Quoi qu'il en soit, les événements de ces dernières années ont montré que toute tentative de modernisation artificielle, le fait de miser exclusivement sur l'élite étrangère et ses ressources financières sans tenir compte des particularités nationales et culturelles de la société, débouchent en règle générale sur un résultat à l'opposé de celui recherché, sur l'archaïsme pur et simple. Il s'agit ici du principe colonial de la mise en œuvre de ses intérêts géopolitiques. Les exemples ne manquent pas, loin s'en faut, à commencer par l'édification du socialisme dans des Etats d'Afrique jusqu'aux exemples les plus récents, ceux de la Yougoslavie et du Proche-Orient. Sans aller chercher aussi loin, nous nous souvenons tous des "déceptions" infinies, exprimées par diverses institutions internationales concernant un "nouveau revers" des réformes économiques en Russie.
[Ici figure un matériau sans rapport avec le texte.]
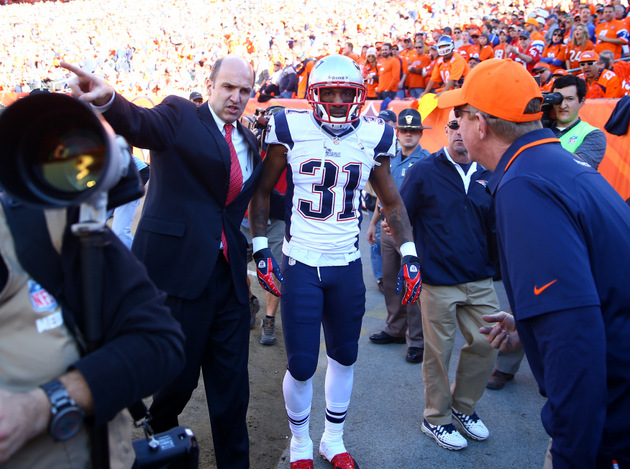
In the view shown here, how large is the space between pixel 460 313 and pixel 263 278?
4.55ft

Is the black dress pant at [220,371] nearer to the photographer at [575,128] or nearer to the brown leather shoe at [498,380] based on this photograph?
the brown leather shoe at [498,380]

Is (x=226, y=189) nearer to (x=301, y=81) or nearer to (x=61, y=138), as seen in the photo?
(x=61, y=138)

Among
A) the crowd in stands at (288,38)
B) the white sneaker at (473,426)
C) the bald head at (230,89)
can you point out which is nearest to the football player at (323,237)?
the bald head at (230,89)

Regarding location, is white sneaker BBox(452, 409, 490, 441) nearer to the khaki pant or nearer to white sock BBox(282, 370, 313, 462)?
the khaki pant

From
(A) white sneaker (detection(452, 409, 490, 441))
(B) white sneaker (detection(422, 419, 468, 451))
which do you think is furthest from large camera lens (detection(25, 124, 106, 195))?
(A) white sneaker (detection(452, 409, 490, 441))

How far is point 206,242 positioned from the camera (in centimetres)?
252

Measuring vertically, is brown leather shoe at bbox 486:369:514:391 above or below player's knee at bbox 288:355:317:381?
below

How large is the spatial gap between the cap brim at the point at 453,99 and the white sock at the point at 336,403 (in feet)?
5.01

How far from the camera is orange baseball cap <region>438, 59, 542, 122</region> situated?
1.77 m

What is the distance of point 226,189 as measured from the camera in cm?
260

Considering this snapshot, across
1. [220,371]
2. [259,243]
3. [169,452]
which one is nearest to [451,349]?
[259,243]

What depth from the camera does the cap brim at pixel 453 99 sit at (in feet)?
6.34

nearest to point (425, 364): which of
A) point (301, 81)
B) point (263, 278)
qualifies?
point (263, 278)

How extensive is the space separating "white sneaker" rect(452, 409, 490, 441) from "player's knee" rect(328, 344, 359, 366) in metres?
0.96
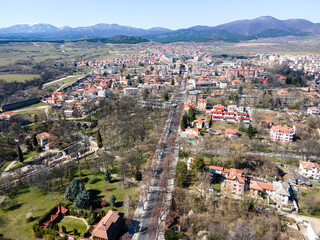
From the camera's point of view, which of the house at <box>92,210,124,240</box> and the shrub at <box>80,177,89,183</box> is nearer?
the house at <box>92,210,124,240</box>

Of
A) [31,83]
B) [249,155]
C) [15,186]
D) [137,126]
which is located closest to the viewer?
[15,186]

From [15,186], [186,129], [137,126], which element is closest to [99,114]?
[137,126]

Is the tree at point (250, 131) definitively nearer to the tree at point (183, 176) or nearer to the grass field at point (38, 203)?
the tree at point (183, 176)

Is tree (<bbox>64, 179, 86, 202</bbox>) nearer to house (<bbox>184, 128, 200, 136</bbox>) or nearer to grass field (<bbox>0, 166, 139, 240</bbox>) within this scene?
grass field (<bbox>0, 166, 139, 240</bbox>)

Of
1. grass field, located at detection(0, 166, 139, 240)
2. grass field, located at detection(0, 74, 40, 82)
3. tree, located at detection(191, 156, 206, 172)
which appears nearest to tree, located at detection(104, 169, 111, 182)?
grass field, located at detection(0, 166, 139, 240)

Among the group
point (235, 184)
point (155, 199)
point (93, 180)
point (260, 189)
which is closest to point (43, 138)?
point (93, 180)

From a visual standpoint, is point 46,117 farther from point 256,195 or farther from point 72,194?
point 256,195
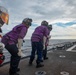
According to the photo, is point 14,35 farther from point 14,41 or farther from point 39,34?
point 39,34

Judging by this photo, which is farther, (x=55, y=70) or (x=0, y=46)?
(x=55, y=70)

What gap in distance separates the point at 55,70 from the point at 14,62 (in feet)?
5.06

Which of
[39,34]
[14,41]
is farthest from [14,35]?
[39,34]

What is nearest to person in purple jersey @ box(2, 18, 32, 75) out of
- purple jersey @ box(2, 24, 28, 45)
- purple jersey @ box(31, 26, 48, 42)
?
purple jersey @ box(2, 24, 28, 45)

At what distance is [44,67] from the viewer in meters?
8.13

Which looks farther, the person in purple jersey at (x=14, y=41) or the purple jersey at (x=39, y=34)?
the purple jersey at (x=39, y=34)

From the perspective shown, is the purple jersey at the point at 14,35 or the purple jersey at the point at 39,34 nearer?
the purple jersey at the point at 14,35

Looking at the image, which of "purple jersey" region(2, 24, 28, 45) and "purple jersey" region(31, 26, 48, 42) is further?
"purple jersey" region(31, 26, 48, 42)

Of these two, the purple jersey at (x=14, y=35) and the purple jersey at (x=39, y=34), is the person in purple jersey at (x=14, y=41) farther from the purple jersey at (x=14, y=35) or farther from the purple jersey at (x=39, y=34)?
the purple jersey at (x=39, y=34)

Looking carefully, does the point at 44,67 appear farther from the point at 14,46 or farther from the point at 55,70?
the point at 14,46

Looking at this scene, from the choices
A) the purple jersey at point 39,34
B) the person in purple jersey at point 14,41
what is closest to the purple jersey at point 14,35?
the person in purple jersey at point 14,41

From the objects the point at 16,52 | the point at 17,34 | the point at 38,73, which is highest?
the point at 17,34

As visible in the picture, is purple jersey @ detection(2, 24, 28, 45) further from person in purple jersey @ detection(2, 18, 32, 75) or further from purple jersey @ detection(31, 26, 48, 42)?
purple jersey @ detection(31, 26, 48, 42)

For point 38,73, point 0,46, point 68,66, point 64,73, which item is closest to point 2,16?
point 0,46
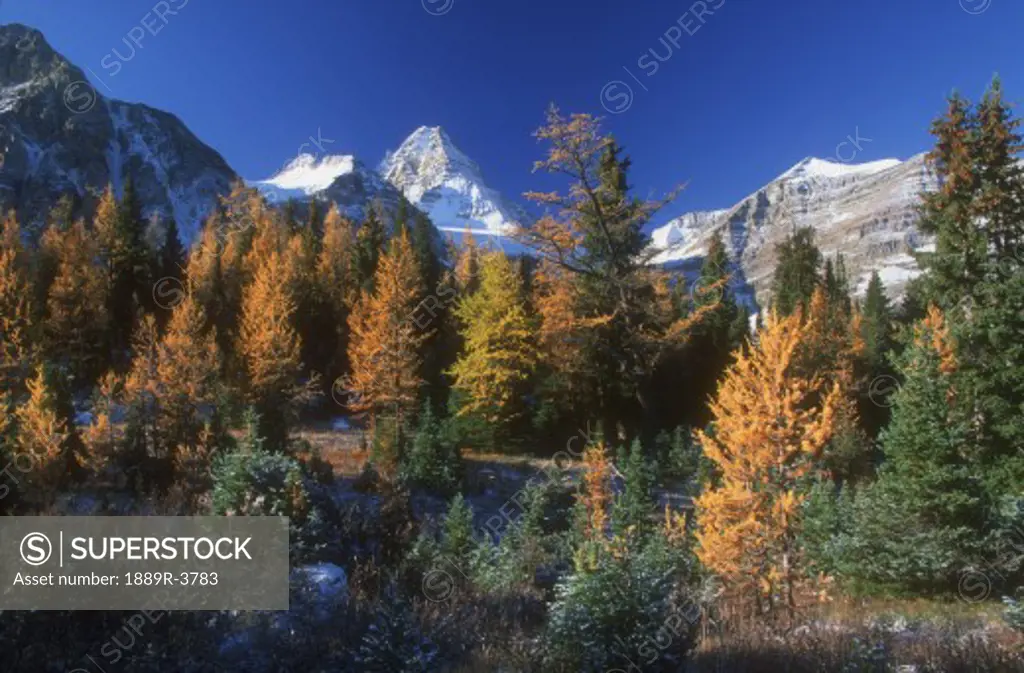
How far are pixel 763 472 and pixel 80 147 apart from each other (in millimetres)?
151806

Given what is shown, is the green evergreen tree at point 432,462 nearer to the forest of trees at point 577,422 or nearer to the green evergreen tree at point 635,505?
the forest of trees at point 577,422

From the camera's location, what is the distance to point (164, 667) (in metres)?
5.71

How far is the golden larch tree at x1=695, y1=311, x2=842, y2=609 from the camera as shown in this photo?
12344 millimetres

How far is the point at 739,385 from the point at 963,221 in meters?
14.6

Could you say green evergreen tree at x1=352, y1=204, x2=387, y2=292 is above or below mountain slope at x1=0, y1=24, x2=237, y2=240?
below

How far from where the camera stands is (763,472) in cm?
1284

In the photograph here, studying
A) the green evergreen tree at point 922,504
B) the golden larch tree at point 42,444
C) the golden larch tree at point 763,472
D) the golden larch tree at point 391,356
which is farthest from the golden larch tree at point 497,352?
the green evergreen tree at point 922,504

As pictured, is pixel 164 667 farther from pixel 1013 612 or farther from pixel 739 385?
pixel 739 385

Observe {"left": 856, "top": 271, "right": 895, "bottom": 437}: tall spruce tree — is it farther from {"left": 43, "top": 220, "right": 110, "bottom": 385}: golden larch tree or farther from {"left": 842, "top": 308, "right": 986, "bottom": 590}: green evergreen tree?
{"left": 43, "top": 220, "right": 110, "bottom": 385}: golden larch tree

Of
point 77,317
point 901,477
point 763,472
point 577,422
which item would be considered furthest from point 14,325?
point 901,477

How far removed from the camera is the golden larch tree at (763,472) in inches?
486

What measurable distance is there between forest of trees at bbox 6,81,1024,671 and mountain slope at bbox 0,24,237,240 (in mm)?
88029

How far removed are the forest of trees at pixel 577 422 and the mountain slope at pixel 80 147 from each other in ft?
289

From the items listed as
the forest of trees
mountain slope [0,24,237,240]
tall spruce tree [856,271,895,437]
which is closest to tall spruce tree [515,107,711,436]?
the forest of trees
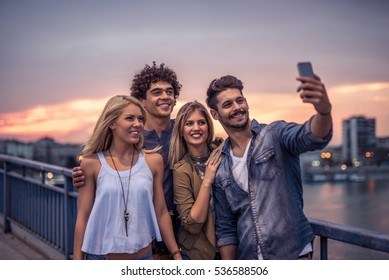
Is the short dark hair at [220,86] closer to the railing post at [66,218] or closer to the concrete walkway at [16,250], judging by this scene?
the railing post at [66,218]

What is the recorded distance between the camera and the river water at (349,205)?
2987 inches

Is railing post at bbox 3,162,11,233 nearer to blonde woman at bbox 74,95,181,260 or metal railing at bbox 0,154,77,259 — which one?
metal railing at bbox 0,154,77,259

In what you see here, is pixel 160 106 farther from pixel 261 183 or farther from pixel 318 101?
pixel 318 101

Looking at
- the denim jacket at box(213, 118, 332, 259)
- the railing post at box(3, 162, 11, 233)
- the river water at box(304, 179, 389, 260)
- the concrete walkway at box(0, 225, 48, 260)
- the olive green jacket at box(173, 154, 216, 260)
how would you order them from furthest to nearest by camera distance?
the river water at box(304, 179, 389, 260)
the railing post at box(3, 162, 11, 233)
the concrete walkway at box(0, 225, 48, 260)
the olive green jacket at box(173, 154, 216, 260)
the denim jacket at box(213, 118, 332, 259)

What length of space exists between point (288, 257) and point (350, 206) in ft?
320

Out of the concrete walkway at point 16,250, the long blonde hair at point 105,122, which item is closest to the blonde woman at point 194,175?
the long blonde hair at point 105,122

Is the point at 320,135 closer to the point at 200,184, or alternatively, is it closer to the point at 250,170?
the point at 250,170

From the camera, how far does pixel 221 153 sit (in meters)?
2.30

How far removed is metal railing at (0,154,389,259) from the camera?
4.02 m

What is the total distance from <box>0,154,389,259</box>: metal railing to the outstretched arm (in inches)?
91.2

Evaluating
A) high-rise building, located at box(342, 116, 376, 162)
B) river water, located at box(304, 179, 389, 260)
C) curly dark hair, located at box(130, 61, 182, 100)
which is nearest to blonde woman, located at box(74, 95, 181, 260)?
curly dark hair, located at box(130, 61, 182, 100)

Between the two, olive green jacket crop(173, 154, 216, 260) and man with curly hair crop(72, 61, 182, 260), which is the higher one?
man with curly hair crop(72, 61, 182, 260)

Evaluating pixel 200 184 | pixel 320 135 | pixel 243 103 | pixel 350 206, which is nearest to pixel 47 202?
pixel 200 184
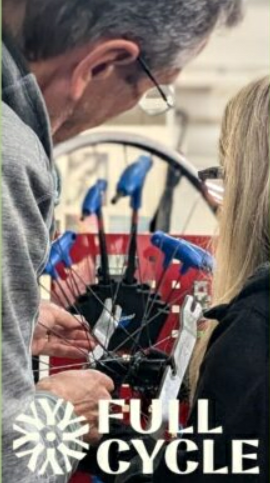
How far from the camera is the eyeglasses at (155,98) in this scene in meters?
1.10

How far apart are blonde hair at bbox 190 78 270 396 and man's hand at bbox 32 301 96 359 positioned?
0.18 m

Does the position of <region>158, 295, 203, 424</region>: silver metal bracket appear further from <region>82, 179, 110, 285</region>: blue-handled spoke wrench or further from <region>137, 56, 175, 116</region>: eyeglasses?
<region>137, 56, 175, 116</region>: eyeglasses

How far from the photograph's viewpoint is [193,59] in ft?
3.77

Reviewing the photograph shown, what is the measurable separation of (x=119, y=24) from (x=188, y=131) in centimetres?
39

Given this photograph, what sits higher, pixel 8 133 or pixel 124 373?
pixel 8 133

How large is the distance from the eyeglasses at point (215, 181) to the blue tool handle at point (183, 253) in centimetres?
9

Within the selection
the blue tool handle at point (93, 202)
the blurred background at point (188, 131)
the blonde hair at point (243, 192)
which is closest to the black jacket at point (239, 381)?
the blonde hair at point (243, 192)

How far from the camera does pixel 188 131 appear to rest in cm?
142

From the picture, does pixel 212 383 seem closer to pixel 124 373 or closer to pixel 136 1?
pixel 124 373

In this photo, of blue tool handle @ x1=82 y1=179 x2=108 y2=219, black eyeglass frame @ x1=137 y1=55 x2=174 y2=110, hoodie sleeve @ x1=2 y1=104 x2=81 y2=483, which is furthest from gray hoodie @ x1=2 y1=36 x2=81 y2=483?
blue tool handle @ x1=82 y1=179 x2=108 y2=219

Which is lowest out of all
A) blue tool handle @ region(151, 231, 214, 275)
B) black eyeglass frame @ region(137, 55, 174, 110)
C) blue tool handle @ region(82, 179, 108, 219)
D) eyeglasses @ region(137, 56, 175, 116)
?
blue tool handle @ region(151, 231, 214, 275)

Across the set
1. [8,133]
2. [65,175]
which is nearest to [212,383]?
[8,133]

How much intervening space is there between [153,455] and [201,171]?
49cm

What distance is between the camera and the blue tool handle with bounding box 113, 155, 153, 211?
1394mm
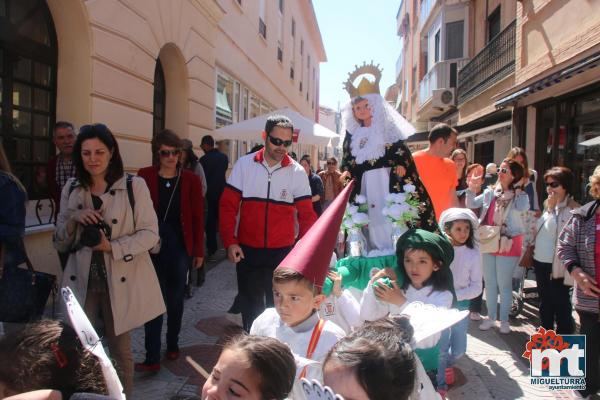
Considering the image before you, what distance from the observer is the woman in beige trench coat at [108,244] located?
9.60ft

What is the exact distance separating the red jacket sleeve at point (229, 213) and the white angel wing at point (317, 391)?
2.42 metres

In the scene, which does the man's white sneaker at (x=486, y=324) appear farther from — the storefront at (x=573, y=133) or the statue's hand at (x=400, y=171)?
the storefront at (x=573, y=133)

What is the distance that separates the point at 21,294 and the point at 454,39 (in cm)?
1880

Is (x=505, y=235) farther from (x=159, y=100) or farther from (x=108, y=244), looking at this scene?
(x=159, y=100)

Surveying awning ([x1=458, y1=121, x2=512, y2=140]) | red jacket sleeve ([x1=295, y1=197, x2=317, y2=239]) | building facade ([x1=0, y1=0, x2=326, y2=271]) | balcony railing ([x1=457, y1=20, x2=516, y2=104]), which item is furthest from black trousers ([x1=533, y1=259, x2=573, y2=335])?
balcony railing ([x1=457, y1=20, x2=516, y2=104])

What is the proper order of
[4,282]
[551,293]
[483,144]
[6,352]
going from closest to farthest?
[6,352] → [4,282] → [551,293] → [483,144]

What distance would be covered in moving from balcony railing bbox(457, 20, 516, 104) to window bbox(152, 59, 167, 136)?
8.34 metres

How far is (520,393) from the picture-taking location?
12.5ft

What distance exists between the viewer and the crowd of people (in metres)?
1.44

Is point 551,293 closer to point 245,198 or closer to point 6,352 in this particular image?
point 245,198

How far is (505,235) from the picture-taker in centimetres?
515

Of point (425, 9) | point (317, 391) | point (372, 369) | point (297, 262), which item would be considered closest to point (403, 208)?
point (297, 262)

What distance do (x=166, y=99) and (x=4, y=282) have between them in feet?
23.3

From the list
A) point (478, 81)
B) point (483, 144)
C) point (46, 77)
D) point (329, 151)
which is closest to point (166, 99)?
point (46, 77)
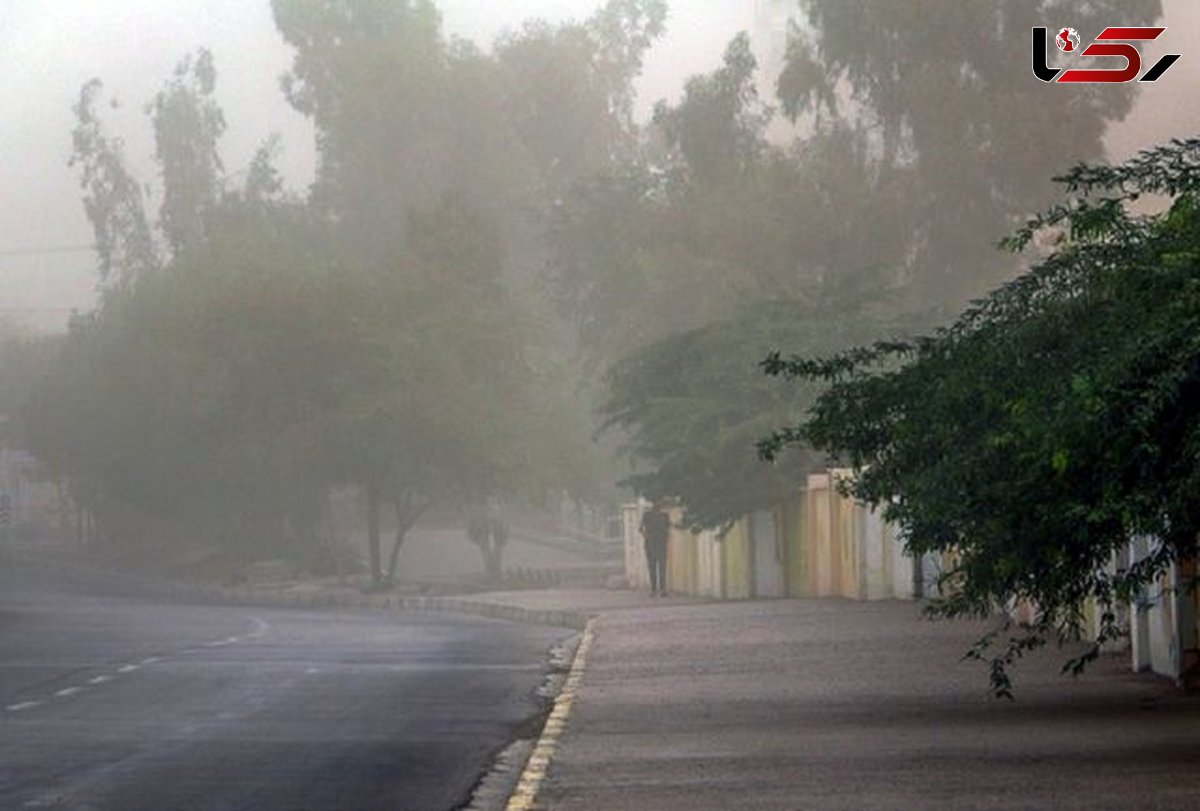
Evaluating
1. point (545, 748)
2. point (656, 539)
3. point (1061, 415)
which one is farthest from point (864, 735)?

Force est de constater que tous les dirigeants politiques qui n'aspirent pas uniquement à assumer un rôle de "gendarme " sur le territoire doivent avoir pour objectif principal la modernisation de la société et de l'économie. Et là, il n'y a pas et il ne peut pas y avoir de stéréotypes politiques, qu'il s'agisse des intérêts d'autrui ou de ses propres faits et gestes. La Russie et la Géorgie ont tant d'intérêts politiques et économiques communs, tant de liens culturels qu'elles demeurent inévitablement, l'une pour l'autre, des partenaires stratégiques majeurs dans la région, ce qui détermine, finalement, l'avenir même des relations russo-géorgiennes.

Les futures élections en Géorgie doivent avant tout garantir la mise en place d'un pouvoir légitime dans le pays et n'y admettre aucun scénario de force pour normaliser l'actuelle situation "de transition".

Quant aux Etats-Unis, tout porte à croire aujourd'hui que Washington procède à une sorte d'inventaire géopolitique pour renforcer la structure unipolaire du monde. De toute évidence, les Américains sont engagés dans la construction d'une nouvelle "Ligne Maginot", puisque l'attentat du 11 septembre a brisé l'ancienne. Cet inventaire touche entre autres l'espace post-soviétique. Il faut bien reconnaître que, dans de telles circonstances, la Russie n'aura tout simplement pas à y proclamer ses intérêts, mais aussi et surtout à les faire valoir. Il s'agit d'intensifier les processus politiques et économiques en cours dans le cadre de la Communauté des Etats indépendants (CEI). Faute de quoi, nous serons tout bonnement expulsés de cet espace.

Or, aujourd'hui, pour la Russie, en tant que pays en voie de modernisation, ses intérêts nationaux à l'égard de la Géorgie sont tout à fait évidents. Ses intérêts se résument comme suit: Moscou doit être sûr que le système de sécurité au Caucase correspond totalement aux réalités de nos jours. A mon avis, à l'avenir, une telle certitude serait sans doute illustrée par le retrait des forces russes de maintien de la paix installées en Géorgie. Néanmoins, pour le moment, la présence de telles forces y est toujours utile. A une certaine époque, la mission russe de maintien de la paix en Géorgie a permis de prévenir une guerre civile d'envergure sur le territoire de ce pays. Dans ce contexte, la récente déclaration du secrétaire américain à la Défense, Donald Rumsfeld, sur l'opportunité du retrait des troupes russes de la Géorgie est tout bonnement inacceptable. Bien plus, cela peut même servir de prétexte aux forces nationalistes en Géorgie pour de nouvelles déclarations agressives. J'ignore la raison pour laquelle Donald Rumsfeld n'a pas trouvé d'autre moment pour exprimer son opinion personnelle en la matière. Toujours est-il que dès qu'un pouvoir légitime sera mis en place en Géorgie, tous les problèmes, y compris ceux qui se rapportent aux activités de maintien de la paix dans ce pays, seront réglés conformément au droit international et aux intérêts bilatéraux.